JANE EVELYN ATWOOD
© Nicola Lo Calzo 2019
Jane Evelyn Atwood is one of the first women photographer that faced up to society’s ardent issues by taking frontally charge of the subject with full conceptual, visual, and political requirements. Thanks to a characteristic writing and sensitivity — those of a free woman — she finds a respectful distance to deal with her topics. Her relevant approach has made her, nowadays a reference.
Catherine Dérioz et Jacques Damez
Jane Evelyn Atwood was born in New York and has been living in France since 1971. Her work translates the profound intimacy she establishes with her subjects over long periods of time. Fascinated by people and the idea of exclusion, she has managed to penetrate worlds that most of us ignore or choose to ignore.
In 1976 she began to photograph women prostitutes on the rue des Lombards in Paris. This work that lasted all night, every night for one year became her first book. In 1980 she received the first W. Eugene Smith Award to continue photographing the blind.
In the following years she completed several long-term projects : Pigalle, legionnaires, victims of anti-personnel mines, Haiti, and Jean-Louis, the first person with AIDS in Europe to appear in the press.
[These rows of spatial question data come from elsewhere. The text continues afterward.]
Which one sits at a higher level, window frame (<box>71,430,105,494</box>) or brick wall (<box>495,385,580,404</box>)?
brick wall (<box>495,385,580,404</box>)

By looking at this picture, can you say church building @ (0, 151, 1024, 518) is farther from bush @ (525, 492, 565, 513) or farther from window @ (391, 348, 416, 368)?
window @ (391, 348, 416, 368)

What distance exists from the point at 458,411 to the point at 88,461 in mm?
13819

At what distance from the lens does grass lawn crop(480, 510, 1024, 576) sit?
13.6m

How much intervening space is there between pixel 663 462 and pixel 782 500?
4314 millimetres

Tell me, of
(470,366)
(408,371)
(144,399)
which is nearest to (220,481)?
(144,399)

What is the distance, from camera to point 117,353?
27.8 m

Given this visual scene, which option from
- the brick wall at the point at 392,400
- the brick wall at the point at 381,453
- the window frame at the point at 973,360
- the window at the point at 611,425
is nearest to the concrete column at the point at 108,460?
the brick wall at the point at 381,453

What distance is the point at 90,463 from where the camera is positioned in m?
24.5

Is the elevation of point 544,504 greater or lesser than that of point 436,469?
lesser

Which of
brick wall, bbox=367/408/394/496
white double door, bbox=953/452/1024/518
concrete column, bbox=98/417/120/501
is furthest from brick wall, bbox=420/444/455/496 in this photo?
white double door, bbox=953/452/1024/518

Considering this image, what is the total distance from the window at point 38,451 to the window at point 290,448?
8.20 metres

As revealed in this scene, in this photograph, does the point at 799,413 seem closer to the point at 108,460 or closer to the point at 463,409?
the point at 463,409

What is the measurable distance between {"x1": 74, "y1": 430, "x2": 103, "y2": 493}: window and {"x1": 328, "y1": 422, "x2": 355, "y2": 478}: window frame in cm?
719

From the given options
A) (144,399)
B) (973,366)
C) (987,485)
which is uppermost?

In 1989 she undertook a vast project on female incarceration, gaining access to some of the worst prisons in Europe and the United-States, including death row. This monumental, ten-year work remains a reference today. She is the author of thirteen books, including a monograph in the prestigious Photo Poche collection. She has won some of the most important awards and her images may be found in public and private collections.
Her archives are distributed in France by Vu’ Agency and in the United States by Contact Press Images. In France she is represented by the Gallery In Camera, and in the United States by L. Parker Stephenson.